There's real value in there. Functions A, B, and C represent important company IP. But it's the service-to-service interactions (retries, scaling, assymetry, back-pressure, load-balancing, dlqs, rollbacks, etc) that feels unmanageable.

The promise (at least what was pitched two decades ago) is that the cloud was about to become that "big appliance in the sky". We were about to get our cake and eat it too as infrastructure-as-a-service finally overcame legacy datacenter clumsiness. I had hoped the cloud would one day feel like a singular, unified system. And I know I'm not alone as others have voiced a desire to solve this same issue through other means, with monolith architectures getting their day in the sun.

Approach

It's hard to know what drive's one's perspectives. In my case, I like to reimagine systems by reversing the information flow. I strongly prefer 'ask' vs 'tell' architectures, for example, and enjoy modifying traditional systems using this lens. It's what led me to stumble upon the Ajax pattern, even though the architectural standard at the time was to push HTML content using server-side engines like JSP, ASP, Cold Fusion, etc.

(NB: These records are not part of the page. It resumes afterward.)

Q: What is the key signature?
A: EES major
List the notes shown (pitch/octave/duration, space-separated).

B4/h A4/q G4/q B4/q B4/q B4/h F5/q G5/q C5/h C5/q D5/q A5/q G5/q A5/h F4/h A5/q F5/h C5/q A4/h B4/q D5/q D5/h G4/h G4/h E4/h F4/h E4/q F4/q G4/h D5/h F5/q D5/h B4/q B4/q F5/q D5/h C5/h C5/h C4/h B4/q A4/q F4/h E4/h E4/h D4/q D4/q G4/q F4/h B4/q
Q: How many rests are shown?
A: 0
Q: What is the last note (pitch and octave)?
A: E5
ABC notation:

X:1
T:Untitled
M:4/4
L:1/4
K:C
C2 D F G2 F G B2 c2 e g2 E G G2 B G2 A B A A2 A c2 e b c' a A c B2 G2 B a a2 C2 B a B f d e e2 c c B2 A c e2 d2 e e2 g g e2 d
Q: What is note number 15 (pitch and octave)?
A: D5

In early 2023 I revisited an orchestration engine I had built years ago. But I took another pass at it using the Command Query Response Segregation (CQRS) pattern. It's central to event-driven systems like Kafka and is a foundational principle around their scale and reslience. And it's most definitely a 'pull-based' approach (that's what the 'Query' in CQRS stands for).

In this scenario, the producers merely inscribe their completion events onto the log. Concurrently, the consumers read from this log. This separation is of key significance: the progression of the workflow is driven not by the producer prompting the next task directly, but by the consumer's act of reading from the log. Note in the following how the Engine and Worker are decoupled from each other (and from the outside callers as well):

!PubSubDB Self-Perpetuation

This simple mechanism of reading from one stream and writing to another is the basis for the entire system and how complex workflows are achieved. Every complex workflow is simply a series of singular activities implicitly stitched together by writing to streams in a sequence.

Reimagining Redis

As cluttered as the legacy information flow might be, there's a common thread: Redis. If the legacy functions can access Redis, then Redis can access the legacy functions.

Redis is the common broker

From this vantage point, the legacy network remains chaotic. But now we have a strategy to simplify things and organize the functions as activities in a straight-forward business process.

PubSubDB reverses the information flow

Apples-to-Apples

If you're familiar with Temporal, then you're familiar with PubSubDB. We align on pretty much every principle, including the need for a fleet of servers to provide durable process execution. However, in the case of PubSubDB, the fleet of servers is minaturized and distributed to the fringes just-in-time (i.e., the "Ajax/SPA" architecture).

It's serverless Temporal delivered just-in-time, anywhere you have a connection to Redis.

Temporal's TypeScript SDK was an inspiration for PubSubDB's TypeScript SDK. Their well-designed approach allows developers to focus on code rather than learning workflow-specific terminology.

In the initial, alpha release, I've included a module named Durable that emulates Temporal's standard worker, client, activities, and workflows files as well as proxyActivity and executeChild methods, as these are crucial for validating the capabilities of PubSubDB as a drop-in serverless replacement for Temporal.

I've conducted performance tests comparing Temporal Cloud to Redis Enterprise Cloud, and my hypothesis is that a serverless, distributed architecture offers various advantages, including speed and cost. Import PubSubDB instead of Temporal for a quick side-by-side comparison, using your own deployments.

Concluding Thoughts

The industry's shift from server-based technologies like JSP, ASP, and Cold Fusion to client-side solutions like Ajax serves as a precedent for this kind of transition. Ajax was revolutionary not because it introduced new technologies but because it simplified and distributed existing capabilities, leading to economic efficiencies. I believe PubSubDB has the potential for a similar impact in the field of durable process orchestration.